Zu den Piaristen kam sie 1969, als die Leiterin der katholischen Frauenbewegung Wien sie ansprach, Mütterseminare abzuhalten. Es folgten Gesprächsrunden, Vorträge und Gründungen vom Bastel- bis zum Seniorenklub. „Alles Sachen, die von uns Frauen ausgegangen sind“, wie sie auch heute gegenüber dem Pfarrer gerne betont. Obwohl die Mütterseminare nicht mehr stattfinden – „diese hörten auf, als die jungen Frauen nach der Geburt bald wieder außer Haus arbeiten gingen“ –, ist die Josefstädterin, die sich selbst als Feministin bezeichnet, heute noch regelmäßig mit unterschiedlichen Gruppen im Achten anzutreffen. Im Rahmen von Innenhofführungen zeigt sie Interessierten versteckte Juwele. Das Wissen dafür hat sie sich über die Jahre selbst angeeignet. Besonders gefällt ihr, dass der Zusammenhalt im Bezirk nach und nach gewachsen ist. Institutionen wie die Kirche, die „Nachbarschaftshilfe“ und der „Achtsame 8.“ stärken für Hedi Ströher die fast dörfliche Gemeinschaft.

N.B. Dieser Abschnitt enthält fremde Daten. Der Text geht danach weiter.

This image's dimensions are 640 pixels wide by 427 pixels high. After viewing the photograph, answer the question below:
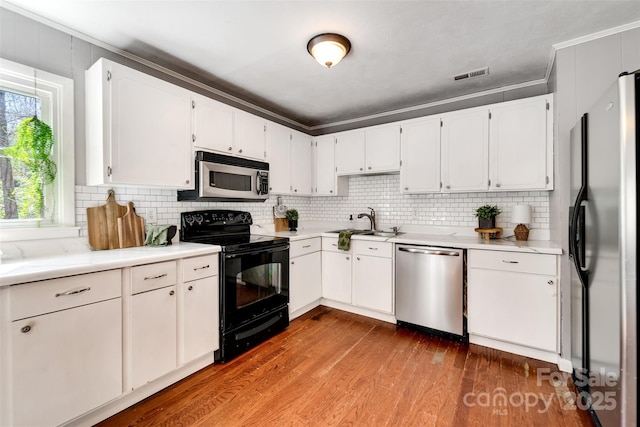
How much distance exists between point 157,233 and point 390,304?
2324 mm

Aktuell ist sie damit beschäftigt, mit dem „Achtsamen 8.“ Transporte für kranke und ältere Menschen zur Messe und Krankensalbung in der Kirche zu organisieren. Besonders wichtig ist ihr der Besuch von einsamen Menschen.  Sie selbst erhält regelmäßig Besuch von ihrer Familie. Bei großen Zusammenkünften, bei denen sie früher bis zu 18 Personen bekochte, konzentriert sie sich nach dem Tod ihres Mannes vor zwei Jahren auf das Backen, eine Beschäftigung, die sie – neben Musik und Literatur (vor allem Doderer und Bernhard) – sehr genießt.